The earlier findings of Jenkin and their colleagues, they explicated that high based diet from wheat has been found effective in hyperlipidemic men and women. They found that high protein diet administrated to hyperlipidemic men and women and caused significant reductions in serum LDL oxidation, triglycerides, cholesterol and enhancement in high density lipoproteins, respectively. In addition, high consumption of fruits and vegetables are significant linked with prevention from the cardiovascular risks [26].
Conclusion
Cereals are promising source of bioactive compounds such as dietary fibers, ferulic acid, coumaric acid, and phytonutrients.
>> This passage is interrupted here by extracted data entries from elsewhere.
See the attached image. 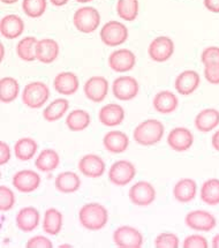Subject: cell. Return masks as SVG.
Wrapping results in <instances>:
<instances>
[{
	"label": "cell",
	"instance_id": "obj_1",
	"mask_svg": "<svg viewBox=\"0 0 219 248\" xmlns=\"http://www.w3.org/2000/svg\"><path fill=\"white\" fill-rule=\"evenodd\" d=\"M81 225L90 231H98L106 225L109 213L104 205L99 203H87L78 211Z\"/></svg>",
	"mask_w": 219,
	"mask_h": 248
},
{
	"label": "cell",
	"instance_id": "obj_2",
	"mask_svg": "<svg viewBox=\"0 0 219 248\" xmlns=\"http://www.w3.org/2000/svg\"><path fill=\"white\" fill-rule=\"evenodd\" d=\"M163 135L164 125L156 119L144 120L133 133L134 140L141 146H154L162 140Z\"/></svg>",
	"mask_w": 219,
	"mask_h": 248
},
{
	"label": "cell",
	"instance_id": "obj_3",
	"mask_svg": "<svg viewBox=\"0 0 219 248\" xmlns=\"http://www.w3.org/2000/svg\"><path fill=\"white\" fill-rule=\"evenodd\" d=\"M50 97V90L44 82L36 81L24 87L22 93V102L30 108H42Z\"/></svg>",
	"mask_w": 219,
	"mask_h": 248
},
{
	"label": "cell",
	"instance_id": "obj_4",
	"mask_svg": "<svg viewBox=\"0 0 219 248\" xmlns=\"http://www.w3.org/2000/svg\"><path fill=\"white\" fill-rule=\"evenodd\" d=\"M75 28L84 34H91L98 28L100 23V15L94 7H82L75 12L73 17Z\"/></svg>",
	"mask_w": 219,
	"mask_h": 248
},
{
	"label": "cell",
	"instance_id": "obj_5",
	"mask_svg": "<svg viewBox=\"0 0 219 248\" xmlns=\"http://www.w3.org/2000/svg\"><path fill=\"white\" fill-rule=\"evenodd\" d=\"M100 38L108 46H119L128 38V29L119 21H110L100 30Z\"/></svg>",
	"mask_w": 219,
	"mask_h": 248
},
{
	"label": "cell",
	"instance_id": "obj_6",
	"mask_svg": "<svg viewBox=\"0 0 219 248\" xmlns=\"http://www.w3.org/2000/svg\"><path fill=\"white\" fill-rule=\"evenodd\" d=\"M136 169L128 161H118L111 165L109 170V179L115 186H126L134 179Z\"/></svg>",
	"mask_w": 219,
	"mask_h": 248
},
{
	"label": "cell",
	"instance_id": "obj_7",
	"mask_svg": "<svg viewBox=\"0 0 219 248\" xmlns=\"http://www.w3.org/2000/svg\"><path fill=\"white\" fill-rule=\"evenodd\" d=\"M113 241L121 248H140L143 245V235L132 226H120L114 231Z\"/></svg>",
	"mask_w": 219,
	"mask_h": 248
},
{
	"label": "cell",
	"instance_id": "obj_8",
	"mask_svg": "<svg viewBox=\"0 0 219 248\" xmlns=\"http://www.w3.org/2000/svg\"><path fill=\"white\" fill-rule=\"evenodd\" d=\"M185 223L188 228L200 232H209L216 228V217L205 210H194L186 215Z\"/></svg>",
	"mask_w": 219,
	"mask_h": 248
},
{
	"label": "cell",
	"instance_id": "obj_9",
	"mask_svg": "<svg viewBox=\"0 0 219 248\" xmlns=\"http://www.w3.org/2000/svg\"><path fill=\"white\" fill-rule=\"evenodd\" d=\"M114 97L119 101H130L138 96L139 82L132 77H120L113 81L112 86Z\"/></svg>",
	"mask_w": 219,
	"mask_h": 248
},
{
	"label": "cell",
	"instance_id": "obj_10",
	"mask_svg": "<svg viewBox=\"0 0 219 248\" xmlns=\"http://www.w3.org/2000/svg\"><path fill=\"white\" fill-rule=\"evenodd\" d=\"M128 195L133 204L145 207V205L151 204L155 201L156 190L148 181H139L130 187Z\"/></svg>",
	"mask_w": 219,
	"mask_h": 248
},
{
	"label": "cell",
	"instance_id": "obj_11",
	"mask_svg": "<svg viewBox=\"0 0 219 248\" xmlns=\"http://www.w3.org/2000/svg\"><path fill=\"white\" fill-rule=\"evenodd\" d=\"M148 52L154 62H164L171 58L174 52V43L171 38L166 36H159L155 38L149 45Z\"/></svg>",
	"mask_w": 219,
	"mask_h": 248
},
{
	"label": "cell",
	"instance_id": "obj_12",
	"mask_svg": "<svg viewBox=\"0 0 219 248\" xmlns=\"http://www.w3.org/2000/svg\"><path fill=\"white\" fill-rule=\"evenodd\" d=\"M108 62L110 67L117 73H126L134 68L136 57L130 50L120 49L110 54Z\"/></svg>",
	"mask_w": 219,
	"mask_h": 248
},
{
	"label": "cell",
	"instance_id": "obj_13",
	"mask_svg": "<svg viewBox=\"0 0 219 248\" xmlns=\"http://www.w3.org/2000/svg\"><path fill=\"white\" fill-rule=\"evenodd\" d=\"M86 97L94 103L103 102L109 93V82L103 77H93L83 87Z\"/></svg>",
	"mask_w": 219,
	"mask_h": 248
},
{
	"label": "cell",
	"instance_id": "obj_14",
	"mask_svg": "<svg viewBox=\"0 0 219 248\" xmlns=\"http://www.w3.org/2000/svg\"><path fill=\"white\" fill-rule=\"evenodd\" d=\"M105 162L95 154L83 156L78 162V170L88 178H99L105 172Z\"/></svg>",
	"mask_w": 219,
	"mask_h": 248
},
{
	"label": "cell",
	"instance_id": "obj_15",
	"mask_svg": "<svg viewBox=\"0 0 219 248\" xmlns=\"http://www.w3.org/2000/svg\"><path fill=\"white\" fill-rule=\"evenodd\" d=\"M12 183L19 192L31 193L38 188L41 184V177L32 170H22L13 175Z\"/></svg>",
	"mask_w": 219,
	"mask_h": 248
},
{
	"label": "cell",
	"instance_id": "obj_16",
	"mask_svg": "<svg viewBox=\"0 0 219 248\" xmlns=\"http://www.w3.org/2000/svg\"><path fill=\"white\" fill-rule=\"evenodd\" d=\"M194 137L188 128L185 127H176L170 132L167 137V143L170 148L174 151H186L193 146Z\"/></svg>",
	"mask_w": 219,
	"mask_h": 248
},
{
	"label": "cell",
	"instance_id": "obj_17",
	"mask_svg": "<svg viewBox=\"0 0 219 248\" xmlns=\"http://www.w3.org/2000/svg\"><path fill=\"white\" fill-rule=\"evenodd\" d=\"M201 83L200 75L195 71H185L178 75L175 78V89L176 92L184 96H188L193 93L199 88Z\"/></svg>",
	"mask_w": 219,
	"mask_h": 248
},
{
	"label": "cell",
	"instance_id": "obj_18",
	"mask_svg": "<svg viewBox=\"0 0 219 248\" xmlns=\"http://www.w3.org/2000/svg\"><path fill=\"white\" fill-rule=\"evenodd\" d=\"M99 122L104 126L114 127L120 125L125 119V110L119 104H111L105 105L99 110L98 113Z\"/></svg>",
	"mask_w": 219,
	"mask_h": 248
},
{
	"label": "cell",
	"instance_id": "obj_19",
	"mask_svg": "<svg viewBox=\"0 0 219 248\" xmlns=\"http://www.w3.org/2000/svg\"><path fill=\"white\" fill-rule=\"evenodd\" d=\"M24 30V22L20 16L15 14L6 15L0 21V31L7 39L20 37Z\"/></svg>",
	"mask_w": 219,
	"mask_h": 248
},
{
	"label": "cell",
	"instance_id": "obj_20",
	"mask_svg": "<svg viewBox=\"0 0 219 248\" xmlns=\"http://www.w3.org/2000/svg\"><path fill=\"white\" fill-rule=\"evenodd\" d=\"M197 185L193 179L185 178L179 180L173 187V195L180 203H189L196 196Z\"/></svg>",
	"mask_w": 219,
	"mask_h": 248
},
{
	"label": "cell",
	"instance_id": "obj_21",
	"mask_svg": "<svg viewBox=\"0 0 219 248\" xmlns=\"http://www.w3.org/2000/svg\"><path fill=\"white\" fill-rule=\"evenodd\" d=\"M53 87L62 95H74L78 89V78L72 72H63L54 78Z\"/></svg>",
	"mask_w": 219,
	"mask_h": 248
},
{
	"label": "cell",
	"instance_id": "obj_22",
	"mask_svg": "<svg viewBox=\"0 0 219 248\" xmlns=\"http://www.w3.org/2000/svg\"><path fill=\"white\" fill-rule=\"evenodd\" d=\"M178 97L169 90H163V92L156 93L153 101L155 110L162 114H170L174 112L178 108Z\"/></svg>",
	"mask_w": 219,
	"mask_h": 248
},
{
	"label": "cell",
	"instance_id": "obj_23",
	"mask_svg": "<svg viewBox=\"0 0 219 248\" xmlns=\"http://www.w3.org/2000/svg\"><path fill=\"white\" fill-rule=\"evenodd\" d=\"M39 213L36 208H22L16 215V226L22 232H31L38 226Z\"/></svg>",
	"mask_w": 219,
	"mask_h": 248
},
{
	"label": "cell",
	"instance_id": "obj_24",
	"mask_svg": "<svg viewBox=\"0 0 219 248\" xmlns=\"http://www.w3.org/2000/svg\"><path fill=\"white\" fill-rule=\"evenodd\" d=\"M59 54V45L54 39L43 38L38 41L36 47V58L43 63H51Z\"/></svg>",
	"mask_w": 219,
	"mask_h": 248
},
{
	"label": "cell",
	"instance_id": "obj_25",
	"mask_svg": "<svg viewBox=\"0 0 219 248\" xmlns=\"http://www.w3.org/2000/svg\"><path fill=\"white\" fill-rule=\"evenodd\" d=\"M103 143L106 150L112 154H121L126 151L129 146V139L126 134L120 131H111L106 133Z\"/></svg>",
	"mask_w": 219,
	"mask_h": 248
},
{
	"label": "cell",
	"instance_id": "obj_26",
	"mask_svg": "<svg viewBox=\"0 0 219 248\" xmlns=\"http://www.w3.org/2000/svg\"><path fill=\"white\" fill-rule=\"evenodd\" d=\"M219 125V111L216 108H204L195 118V126L200 132L214 131Z\"/></svg>",
	"mask_w": 219,
	"mask_h": 248
},
{
	"label": "cell",
	"instance_id": "obj_27",
	"mask_svg": "<svg viewBox=\"0 0 219 248\" xmlns=\"http://www.w3.org/2000/svg\"><path fill=\"white\" fill-rule=\"evenodd\" d=\"M56 188L59 190L60 193L63 194H69V193H74L80 188L81 180L80 177L77 173L71 171L63 172V173L58 174L54 181Z\"/></svg>",
	"mask_w": 219,
	"mask_h": 248
},
{
	"label": "cell",
	"instance_id": "obj_28",
	"mask_svg": "<svg viewBox=\"0 0 219 248\" xmlns=\"http://www.w3.org/2000/svg\"><path fill=\"white\" fill-rule=\"evenodd\" d=\"M60 157L53 149H44L41 151L35 161L36 168L42 172H51L59 166Z\"/></svg>",
	"mask_w": 219,
	"mask_h": 248
},
{
	"label": "cell",
	"instance_id": "obj_29",
	"mask_svg": "<svg viewBox=\"0 0 219 248\" xmlns=\"http://www.w3.org/2000/svg\"><path fill=\"white\" fill-rule=\"evenodd\" d=\"M38 149L37 143L31 138H22L15 142L14 153L15 157L20 161H29L35 156L36 151Z\"/></svg>",
	"mask_w": 219,
	"mask_h": 248
},
{
	"label": "cell",
	"instance_id": "obj_30",
	"mask_svg": "<svg viewBox=\"0 0 219 248\" xmlns=\"http://www.w3.org/2000/svg\"><path fill=\"white\" fill-rule=\"evenodd\" d=\"M63 229V214L59 210L50 208L45 211L43 230L47 234L57 235Z\"/></svg>",
	"mask_w": 219,
	"mask_h": 248
},
{
	"label": "cell",
	"instance_id": "obj_31",
	"mask_svg": "<svg viewBox=\"0 0 219 248\" xmlns=\"http://www.w3.org/2000/svg\"><path fill=\"white\" fill-rule=\"evenodd\" d=\"M20 93V84L14 78H2L0 81V99L2 103H12L17 98Z\"/></svg>",
	"mask_w": 219,
	"mask_h": 248
},
{
	"label": "cell",
	"instance_id": "obj_32",
	"mask_svg": "<svg viewBox=\"0 0 219 248\" xmlns=\"http://www.w3.org/2000/svg\"><path fill=\"white\" fill-rule=\"evenodd\" d=\"M68 101L65 98H58L47 105L43 111V118L48 123H54L62 119L68 110Z\"/></svg>",
	"mask_w": 219,
	"mask_h": 248
},
{
	"label": "cell",
	"instance_id": "obj_33",
	"mask_svg": "<svg viewBox=\"0 0 219 248\" xmlns=\"http://www.w3.org/2000/svg\"><path fill=\"white\" fill-rule=\"evenodd\" d=\"M66 125L72 132L84 131L90 125V116L84 110H74L66 118Z\"/></svg>",
	"mask_w": 219,
	"mask_h": 248
},
{
	"label": "cell",
	"instance_id": "obj_34",
	"mask_svg": "<svg viewBox=\"0 0 219 248\" xmlns=\"http://www.w3.org/2000/svg\"><path fill=\"white\" fill-rule=\"evenodd\" d=\"M201 200L205 204H219V179H209L201 187Z\"/></svg>",
	"mask_w": 219,
	"mask_h": 248
},
{
	"label": "cell",
	"instance_id": "obj_35",
	"mask_svg": "<svg viewBox=\"0 0 219 248\" xmlns=\"http://www.w3.org/2000/svg\"><path fill=\"white\" fill-rule=\"evenodd\" d=\"M38 41L35 37L22 38L16 45V53L20 59L24 62H33L36 58V47Z\"/></svg>",
	"mask_w": 219,
	"mask_h": 248
},
{
	"label": "cell",
	"instance_id": "obj_36",
	"mask_svg": "<svg viewBox=\"0 0 219 248\" xmlns=\"http://www.w3.org/2000/svg\"><path fill=\"white\" fill-rule=\"evenodd\" d=\"M117 13L120 19L134 21L139 14V1L138 0H118Z\"/></svg>",
	"mask_w": 219,
	"mask_h": 248
},
{
	"label": "cell",
	"instance_id": "obj_37",
	"mask_svg": "<svg viewBox=\"0 0 219 248\" xmlns=\"http://www.w3.org/2000/svg\"><path fill=\"white\" fill-rule=\"evenodd\" d=\"M22 8L29 17H39L47 10V0H23Z\"/></svg>",
	"mask_w": 219,
	"mask_h": 248
},
{
	"label": "cell",
	"instance_id": "obj_38",
	"mask_svg": "<svg viewBox=\"0 0 219 248\" xmlns=\"http://www.w3.org/2000/svg\"><path fill=\"white\" fill-rule=\"evenodd\" d=\"M15 198L13 190L4 185L0 186V210L1 211H8L14 207Z\"/></svg>",
	"mask_w": 219,
	"mask_h": 248
},
{
	"label": "cell",
	"instance_id": "obj_39",
	"mask_svg": "<svg viewBox=\"0 0 219 248\" xmlns=\"http://www.w3.org/2000/svg\"><path fill=\"white\" fill-rule=\"evenodd\" d=\"M155 247L157 248H178L179 238L171 232H164L157 235L155 240Z\"/></svg>",
	"mask_w": 219,
	"mask_h": 248
},
{
	"label": "cell",
	"instance_id": "obj_40",
	"mask_svg": "<svg viewBox=\"0 0 219 248\" xmlns=\"http://www.w3.org/2000/svg\"><path fill=\"white\" fill-rule=\"evenodd\" d=\"M201 62L204 66L211 65V63H219V47L209 46L203 50L201 54Z\"/></svg>",
	"mask_w": 219,
	"mask_h": 248
},
{
	"label": "cell",
	"instance_id": "obj_41",
	"mask_svg": "<svg viewBox=\"0 0 219 248\" xmlns=\"http://www.w3.org/2000/svg\"><path fill=\"white\" fill-rule=\"evenodd\" d=\"M182 246L185 248H206L209 245L204 237L200 234H193L185 239Z\"/></svg>",
	"mask_w": 219,
	"mask_h": 248
},
{
	"label": "cell",
	"instance_id": "obj_42",
	"mask_svg": "<svg viewBox=\"0 0 219 248\" xmlns=\"http://www.w3.org/2000/svg\"><path fill=\"white\" fill-rule=\"evenodd\" d=\"M27 247L28 248H52V241L43 235H36V237L30 238L27 241Z\"/></svg>",
	"mask_w": 219,
	"mask_h": 248
},
{
	"label": "cell",
	"instance_id": "obj_43",
	"mask_svg": "<svg viewBox=\"0 0 219 248\" xmlns=\"http://www.w3.org/2000/svg\"><path fill=\"white\" fill-rule=\"evenodd\" d=\"M204 77L209 83L219 84V63H211L204 67Z\"/></svg>",
	"mask_w": 219,
	"mask_h": 248
},
{
	"label": "cell",
	"instance_id": "obj_44",
	"mask_svg": "<svg viewBox=\"0 0 219 248\" xmlns=\"http://www.w3.org/2000/svg\"><path fill=\"white\" fill-rule=\"evenodd\" d=\"M11 158V149L10 146L5 142H1L0 143V164L4 165L10 161Z\"/></svg>",
	"mask_w": 219,
	"mask_h": 248
},
{
	"label": "cell",
	"instance_id": "obj_45",
	"mask_svg": "<svg viewBox=\"0 0 219 248\" xmlns=\"http://www.w3.org/2000/svg\"><path fill=\"white\" fill-rule=\"evenodd\" d=\"M204 6L212 13H219V0H204Z\"/></svg>",
	"mask_w": 219,
	"mask_h": 248
},
{
	"label": "cell",
	"instance_id": "obj_46",
	"mask_svg": "<svg viewBox=\"0 0 219 248\" xmlns=\"http://www.w3.org/2000/svg\"><path fill=\"white\" fill-rule=\"evenodd\" d=\"M211 143H212V147H214L217 151H219V131H217L214 135H212Z\"/></svg>",
	"mask_w": 219,
	"mask_h": 248
},
{
	"label": "cell",
	"instance_id": "obj_47",
	"mask_svg": "<svg viewBox=\"0 0 219 248\" xmlns=\"http://www.w3.org/2000/svg\"><path fill=\"white\" fill-rule=\"evenodd\" d=\"M50 1L52 2V4H53L54 6H58V7H59V6L66 5L67 2L69 1V0H50Z\"/></svg>",
	"mask_w": 219,
	"mask_h": 248
},
{
	"label": "cell",
	"instance_id": "obj_48",
	"mask_svg": "<svg viewBox=\"0 0 219 248\" xmlns=\"http://www.w3.org/2000/svg\"><path fill=\"white\" fill-rule=\"evenodd\" d=\"M211 244H212V247H214V248H219V233L215 235L214 239H212Z\"/></svg>",
	"mask_w": 219,
	"mask_h": 248
},
{
	"label": "cell",
	"instance_id": "obj_49",
	"mask_svg": "<svg viewBox=\"0 0 219 248\" xmlns=\"http://www.w3.org/2000/svg\"><path fill=\"white\" fill-rule=\"evenodd\" d=\"M1 1L4 2V4H8V5H11V4H14V2L19 1V0H1Z\"/></svg>",
	"mask_w": 219,
	"mask_h": 248
},
{
	"label": "cell",
	"instance_id": "obj_50",
	"mask_svg": "<svg viewBox=\"0 0 219 248\" xmlns=\"http://www.w3.org/2000/svg\"><path fill=\"white\" fill-rule=\"evenodd\" d=\"M78 2H81V4H84V2H90L93 1V0H77Z\"/></svg>",
	"mask_w": 219,
	"mask_h": 248
},
{
	"label": "cell",
	"instance_id": "obj_51",
	"mask_svg": "<svg viewBox=\"0 0 219 248\" xmlns=\"http://www.w3.org/2000/svg\"><path fill=\"white\" fill-rule=\"evenodd\" d=\"M0 47H1V59L4 58V45L0 44Z\"/></svg>",
	"mask_w": 219,
	"mask_h": 248
},
{
	"label": "cell",
	"instance_id": "obj_52",
	"mask_svg": "<svg viewBox=\"0 0 219 248\" xmlns=\"http://www.w3.org/2000/svg\"><path fill=\"white\" fill-rule=\"evenodd\" d=\"M60 248L62 247H72V246H69V245H62V246H59Z\"/></svg>",
	"mask_w": 219,
	"mask_h": 248
}]
</instances>
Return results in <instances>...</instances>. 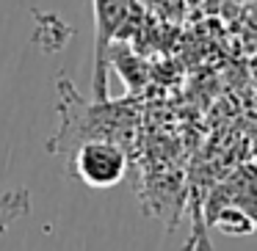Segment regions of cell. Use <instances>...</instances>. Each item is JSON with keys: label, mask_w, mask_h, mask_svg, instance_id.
<instances>
[{"label": "cell", "mask_w": 257, "mask_h": 251, "mask_svg": "<svg viewBox=\"0 0 257 251\" xmlns=\"http://www.w3.org/2000/svg\"><path fill=\"white\" fill-rule=\"evenodd\" d=\"M69 168L86 188L108 190L122 182L127 171V152L116 141L89 138L69 152Z\"/></svg>", "instance_id": "6da1fadb"}, {"label": "cell", "mask_w": 257, "mask_h": 251, "mask_svg": "<svg viewBox=\"0 0 257 251\" xmlns=\"http://www.w3.org/2000/svg\"><path fill=\"white\" fill-rule=\"evenodd\" d=\"M130 14V0H94V100H108V56L111 42Z\"/></svg>", "instance_id": "7a4b0ae2"}, {"label": "cell", "mask_w": 257, "mask_h": 251, "mask_svg": "<svg viewBox=\"0 0 257 251\" xmlns=\"http://www.w3.org/2000/svg\"><path fill=\"white\" fill-rule=\"evenodd\" d=\"M221 204H229L235 210H240L257 229V163H246L235 174H229L216 188L207 210L221 207Z\"/></svg>", "instance_id": "3957f363"}, {"label": "cell", "mask_w": 257, "mask_h": 251, "mask_svg": "<svg viewBox=\"0 0 257 251\" xmlns=\"http://www.w3.org/2000/svg\"><path fill=\"white\" fill-rule=\"evenodd\" d=\"M34 207L28 188H14V190H0V234L6 232L9 226L25 218Z\"/></svg>", "instance_id": "277c9868"}]
</instances>
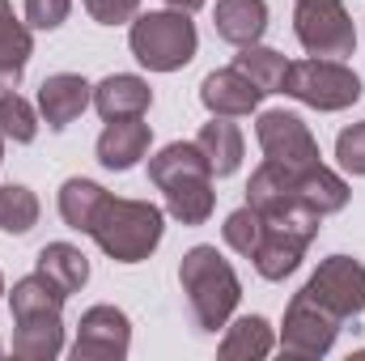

These compounds have been found as chemo-preventive agent against various human maladies such as cancer insurance, diabetes complications, cardiovascular disorders, obesity, and oxidative stress. Composite flour is due to the presence of glucan that prevent from the hypercholesterolemia through lowering the low-density lipoprotein, triglycerides, and enhancing the concentrations of high-density lipoprotein.
Conflict of Interest
There is no conflict of interest among authors.